(Page extract)

= = = = =

The main exposure was defined as treatment with HMG-CoA RIs, LTCC antagonists, or biguanides (eTable 2 in the Supplement) in the Prescribed Drug Register. In routine practice in Sweden, oral medications are rarely dispensed for longer than 3 months at a time. In line with previous studies, we defined a medication period as a sequence of at least 2 prescriptions, with no more than 3 months (93 days) between any 2 consecutive prescriptions.[15,16] Therefore, individuals were defined as exposed to medication during the interval between 2 dispensed prescriptions unless the dispensed prescriptions occurred more than 3 months apart. To determine whether an individual was exposed or nonexposed to the medication initially, the follow-up start was set to October 1, 2005, because the coverage of the Prescribed Drug Register started on July 1, 2005.

= = = = =

(Extracted entries)

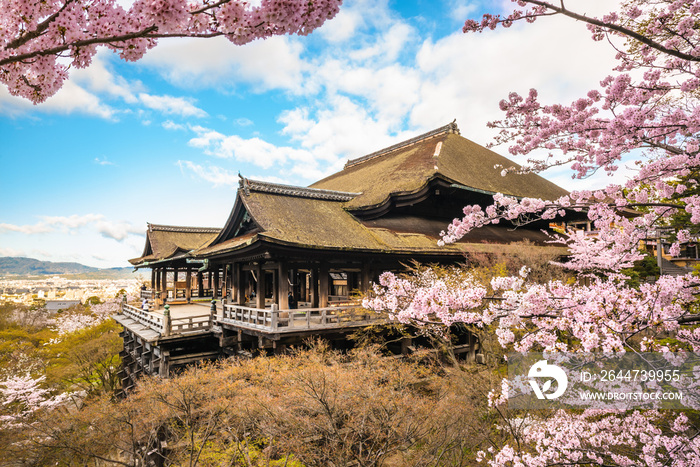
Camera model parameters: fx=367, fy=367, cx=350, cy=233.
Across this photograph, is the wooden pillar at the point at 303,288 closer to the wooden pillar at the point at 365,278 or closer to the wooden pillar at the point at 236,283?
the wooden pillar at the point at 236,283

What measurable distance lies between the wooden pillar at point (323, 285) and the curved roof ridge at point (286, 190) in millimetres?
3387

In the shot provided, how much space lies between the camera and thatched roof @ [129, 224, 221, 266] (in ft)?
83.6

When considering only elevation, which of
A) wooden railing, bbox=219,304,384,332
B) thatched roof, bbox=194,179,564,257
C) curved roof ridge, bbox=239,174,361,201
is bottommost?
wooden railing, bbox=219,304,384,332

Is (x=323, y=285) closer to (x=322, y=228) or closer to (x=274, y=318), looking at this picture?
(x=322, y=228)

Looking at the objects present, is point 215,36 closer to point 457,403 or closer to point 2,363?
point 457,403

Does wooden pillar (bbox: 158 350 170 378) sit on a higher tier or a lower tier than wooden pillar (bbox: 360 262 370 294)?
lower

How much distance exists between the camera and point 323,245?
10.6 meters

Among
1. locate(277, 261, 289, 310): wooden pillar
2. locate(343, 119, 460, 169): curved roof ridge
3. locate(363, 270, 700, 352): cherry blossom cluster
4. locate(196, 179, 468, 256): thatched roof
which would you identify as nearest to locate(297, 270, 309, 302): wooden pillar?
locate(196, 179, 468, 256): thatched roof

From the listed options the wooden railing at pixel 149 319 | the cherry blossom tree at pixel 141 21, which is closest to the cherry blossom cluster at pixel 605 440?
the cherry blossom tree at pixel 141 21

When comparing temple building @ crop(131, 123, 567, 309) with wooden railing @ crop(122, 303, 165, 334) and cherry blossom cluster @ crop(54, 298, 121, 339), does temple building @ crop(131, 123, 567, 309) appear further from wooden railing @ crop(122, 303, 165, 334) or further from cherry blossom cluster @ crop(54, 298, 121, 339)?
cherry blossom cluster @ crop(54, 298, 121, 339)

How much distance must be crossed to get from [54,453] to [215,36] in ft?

= = = = =

(Requirement A) List the medication classes that the passage on medication exposure names as the main exposure.
(Requirement B) Reproduce the stretch of the passage on medication exposure from "The main exposure" through "July 1, 2005.", word for word.
The material is separate from the passage on medication exposure.

(Exercise answer A) HMG-CoA RIs, LTCC antagonists, biguanides

(Exercise answer B)
The main exposure was defined as treatment with HMG-CoA RIs, LTCC antagonists, or biguanides (eTable 2 in the Supplement) in the Prescribed Drug Register. In routine practice in Sweden, oral medications are rarely dispensed for longer than 3 months at a time. In line with previous studies, we defined a medication period as a sequence of at least 2 prescriptions, with no more than 3 months (93 days) between any 2 consecutive prescriptions.[15,16] Therefore, individuals were defined as exposed to medication during the interval between 2 dispensed prescriptions unless the dispensed prescriptions occurred more than 3 months apart. To determine whether an individual was exposed or nonexposed to the medication initially, the follow-up start was set to October 1, 2005, because the coverage of the Prescribed Drug Register started on July 1, 2005.